Request >> Arrange the records below as a two-column CSV with the header input,output: one row per record, with the record's text under input and its answer under output. Quote each field and replace any line breaks with spaces.

═════ Task data ═════

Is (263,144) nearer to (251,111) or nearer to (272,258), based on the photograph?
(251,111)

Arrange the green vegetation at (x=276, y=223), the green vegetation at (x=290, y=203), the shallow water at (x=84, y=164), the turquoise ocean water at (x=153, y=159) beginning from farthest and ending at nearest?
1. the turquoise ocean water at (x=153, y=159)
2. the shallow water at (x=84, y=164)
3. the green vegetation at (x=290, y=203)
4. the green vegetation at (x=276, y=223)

═════

Exercise output >>
input,output
"Is (263,144) nearer to (251,111) or nearer to (272,258), based on the photograph?","(251,111)"
"Arrange the green vegetation at (x=276, y=223), the green vegetation at (x=290, y=203), the shallow water at (x=84, y=164), the turquoise ocean water at (x=153, y=159) beginning from farthest and ending at nearest?","1. the turquoise ocean water at (x=153, y=159) 2. the shallow water at (x=84, y=164) 3. the green vegetation at (x=290, y=203) 4. the green vegetation at (x=276, y=223)"